Another recent study highlights the crucial role of KAT8 in energy metabolism through mitochondrial protein acetylation[243]. Loss of either KAT8 or KANSL complex members disrupts mitochondrial morphology and energy metabolism by reducing COX17 acetylation, independently of the KAT8’s transcriptional regulatory role in MEFs. The KAT8-KANSL complex acetylates COX17 at K18 and K30, maintaining complex IV integrity and mitochondrial cytochrome c oxidase activity in MEFs[243]. Collectively, these findings underscore the critical role of KAT8 in maintaining mitochondrial morphology and function, with its disruption leading to mitochondrial and cardiac dysfunction through both epigenetic-dependent and -independent mechanisms. In contrast to these findings, Hu et al. recently demonstrated that KAT8 is increased in mitochondria in the hearts of patients with heart failure and mice subjected to pressure overload[244]. AAV9-mediated upregulation of mitochondrial KAT8 in cardiomyocytes under the control of the cardiac troponin T promoter was sufficient to induce heart failure in mice. This effect was exacerbated by muscle-specific knockout of Sirt3, highlighting the crucial role of mitochondrial protein acetylation by KAT8 in heart failure progression. Overexpression of mitochondrial KAT8 increased acetylation of ATP5B at K201 in HEK293T cells, as shown by mitochondrial protein isolations followed by tandem mass tag (TMT)-based liquid chromatography and tandem mass spectrometry (LC-MS/MS) analysis. KAT8-mediated acetylation of ATP5B at K201 impaired mitochondrial respiration and energy metabolism in AC16 cells. These contradictory findings, supported by both loss- and gain-of-function analyses, emphasize the importance of balanced regulation of mitochondrial protein acetylation by KAT8 in maintaining cardiac function.

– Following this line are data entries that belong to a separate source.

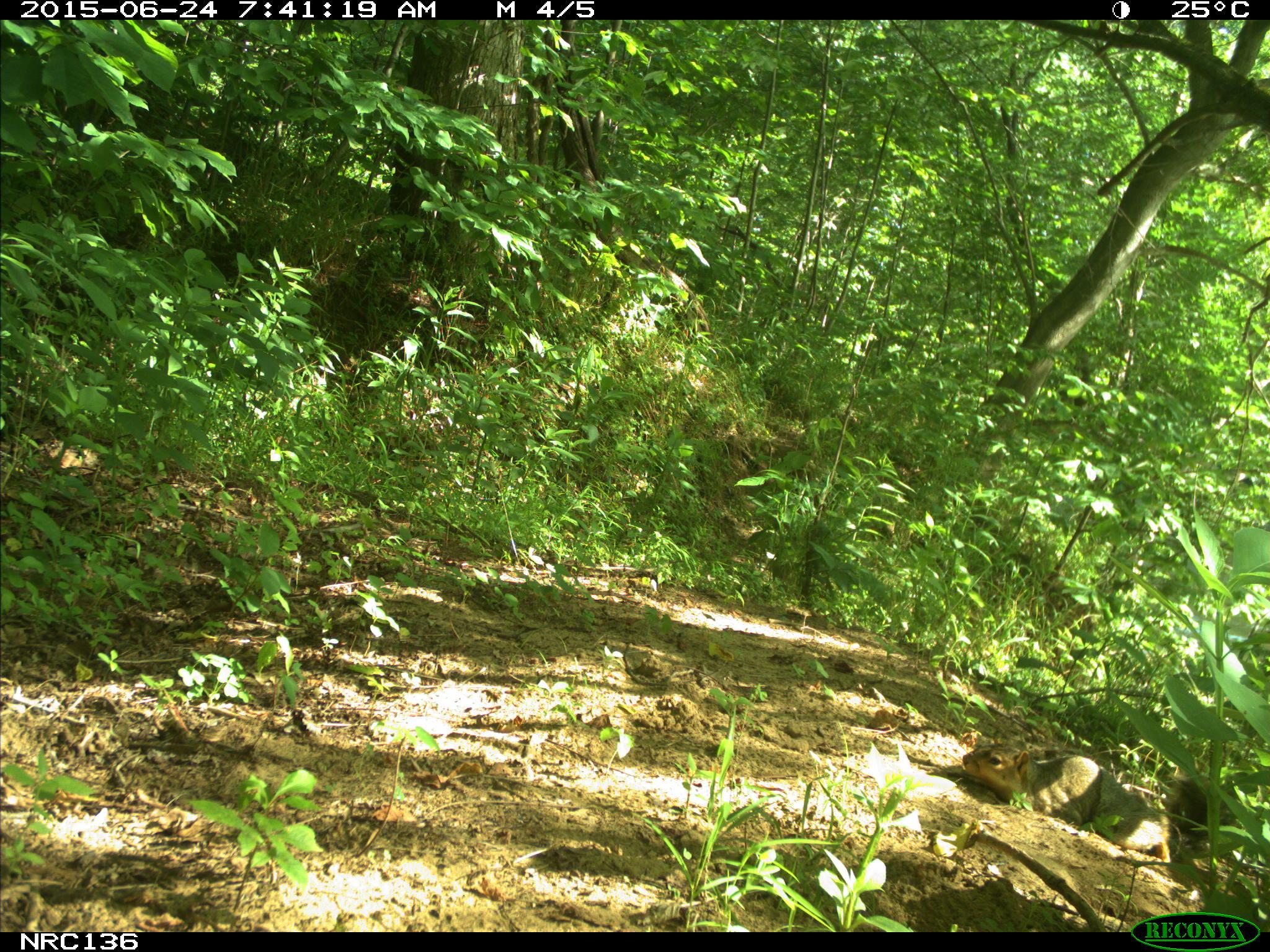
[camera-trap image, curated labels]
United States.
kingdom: Animalia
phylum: Chordata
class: Mammalia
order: Rodentia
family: Sciuridae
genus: Sciurus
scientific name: Sciurus niger cinereus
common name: eastern fox squirrel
Eastern Fox Squirrel (Sciurus niger cinereus).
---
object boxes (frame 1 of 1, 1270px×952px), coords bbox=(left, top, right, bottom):
Eastern Fox Squirrel: bbox=(954, 732, 1186, 871)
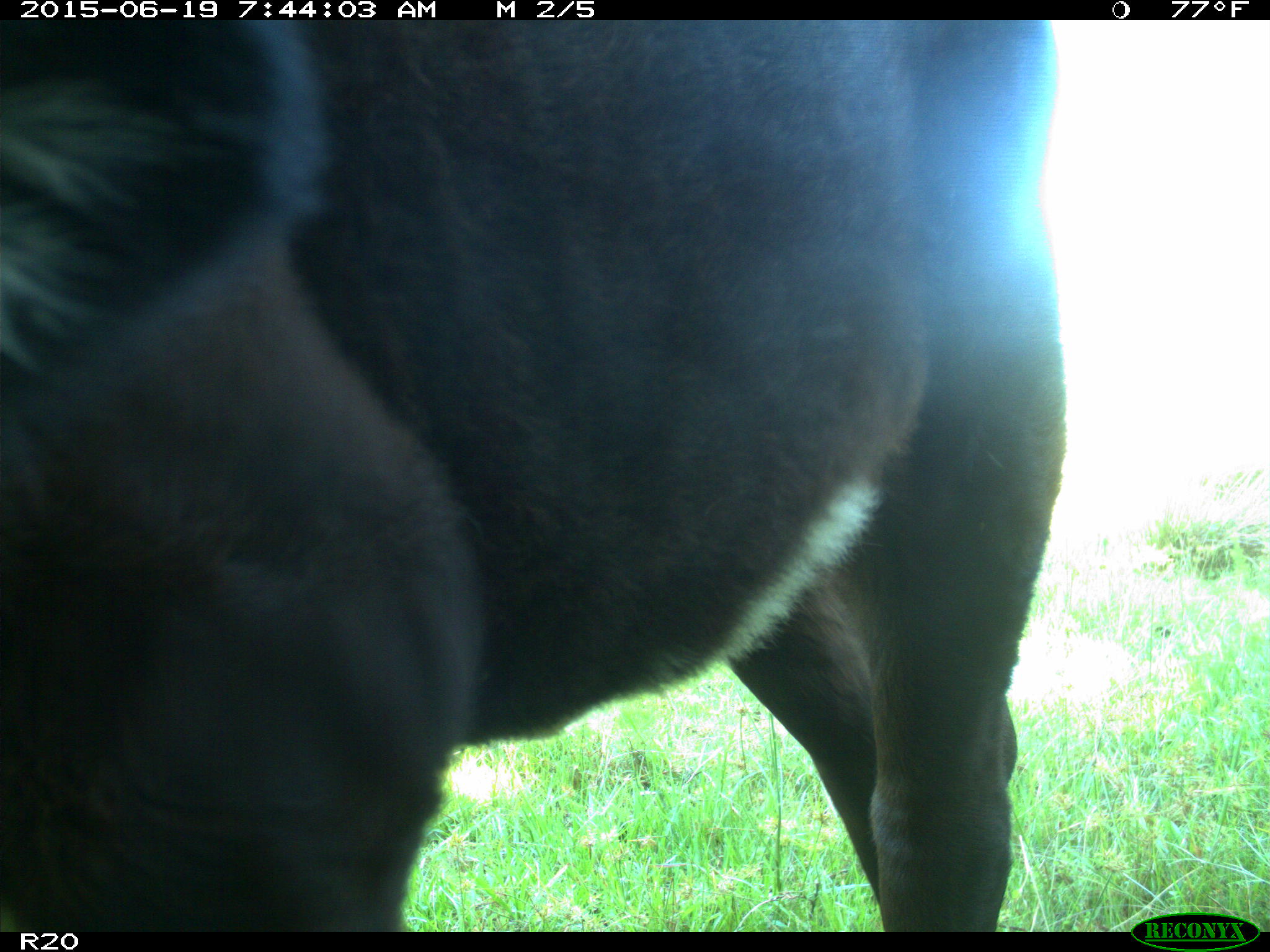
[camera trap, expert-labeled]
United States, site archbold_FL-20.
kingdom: Animalia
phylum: Chordata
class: Mammalia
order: Artiodactyla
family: Bovidae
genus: Bos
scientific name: Bos taurus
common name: domestic cow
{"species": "Bos taurus (domestic cow)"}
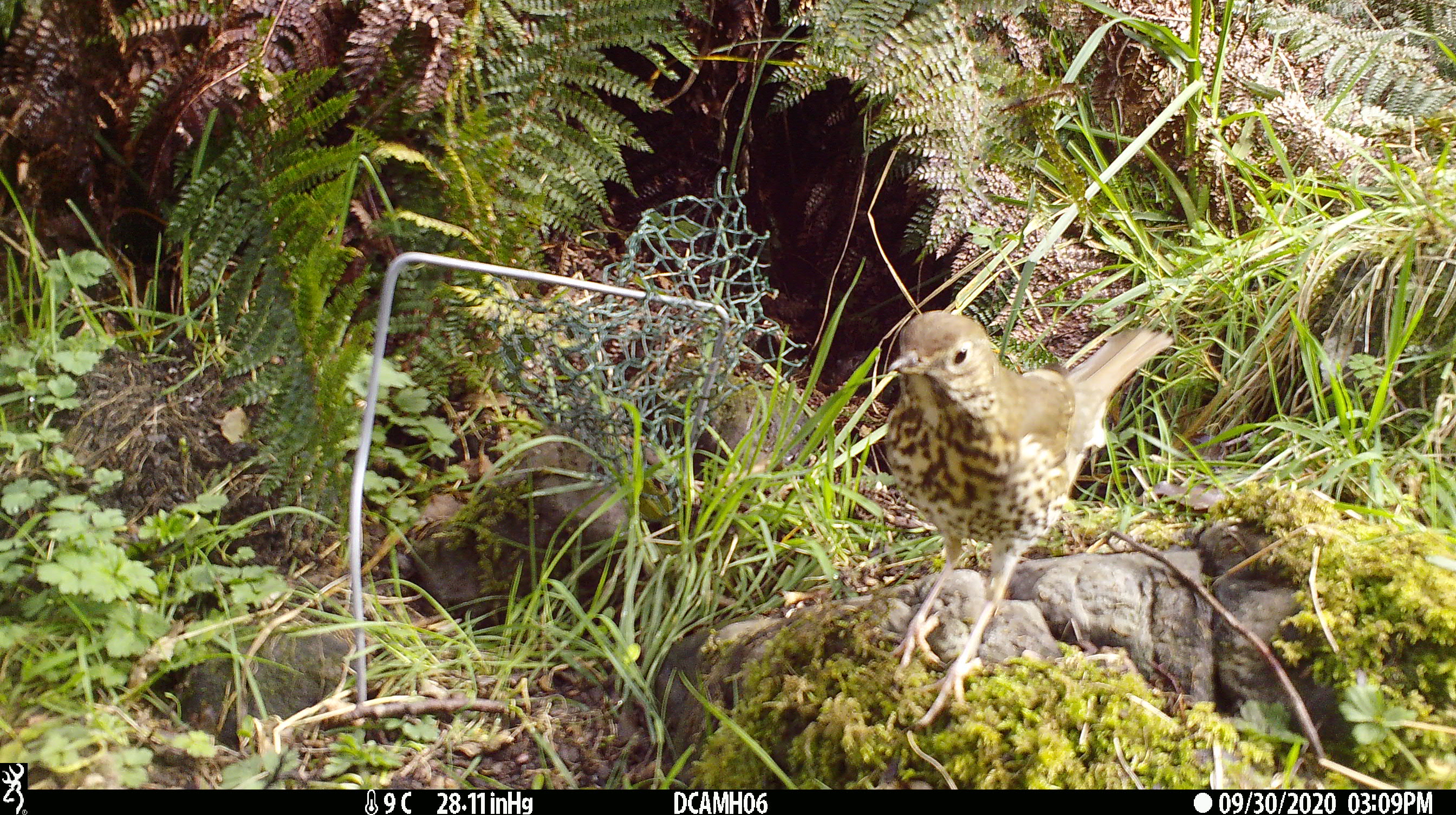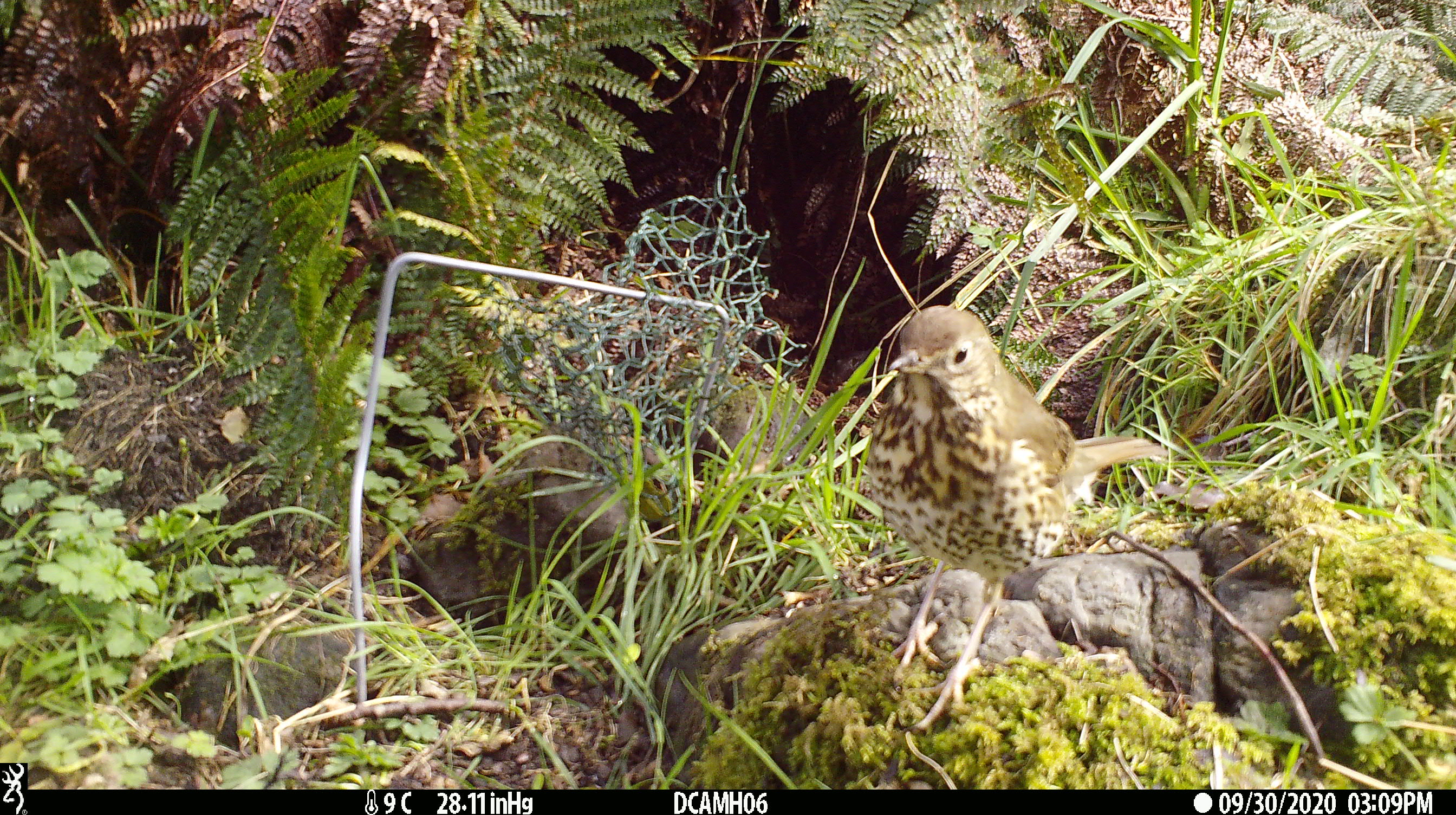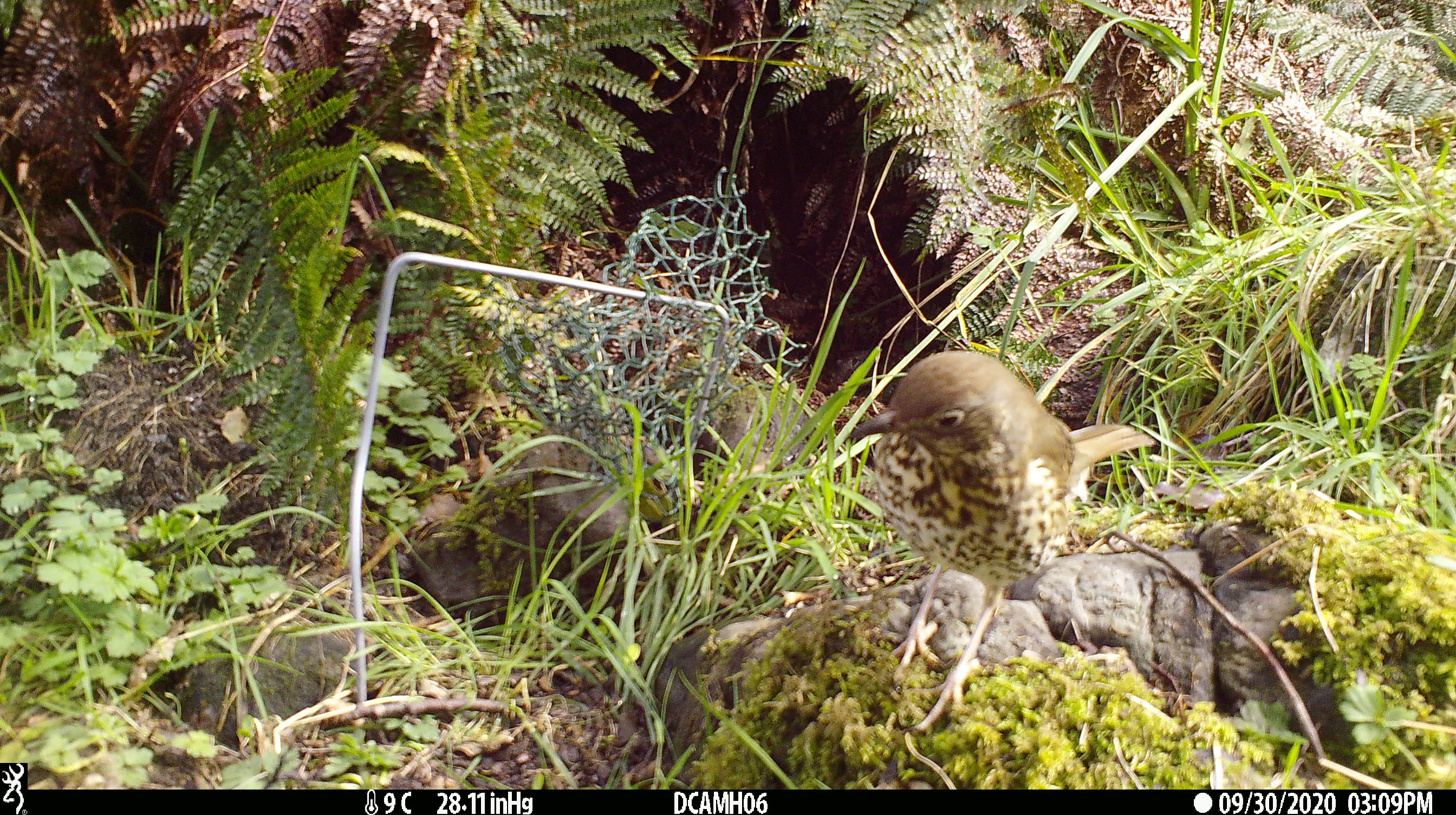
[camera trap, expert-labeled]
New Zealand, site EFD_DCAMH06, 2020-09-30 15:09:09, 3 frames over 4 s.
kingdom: Animalia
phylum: Chordata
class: Aves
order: Passeriformes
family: Turdidae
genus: Turdus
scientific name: Turdus philomelos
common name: song thrush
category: thrush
Thrush (song thrush) (Turdus philomelos).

AGING AND ACETYLTRANSFERASES

Although cellular senescence, a state of persistent cell cycle arrest, may primarily serve as a cardioprotective mechanism to preserve functional cardiomyocytes, senescent cells also release pro-inflammatory cytokines, collectively known as the senescence-associated secretory phenotype (SASP). This SASP contributes to inflammation, fibrosis, and various cardiovascular diseases, including cardiac hypertrophy, diastolic dysfunction, and atherosclerosis[245]. Aging in the myocardium is linked to a metabolic switch from oxidative phosphorylation to increased glycolysis as an energy source, which can drive cardiac hypertrophy[188]. While KATs are crucial regulators of the cell cycle and senescence in stem cells, their specific roles as senescence regulators in the heart remain largely underexplored.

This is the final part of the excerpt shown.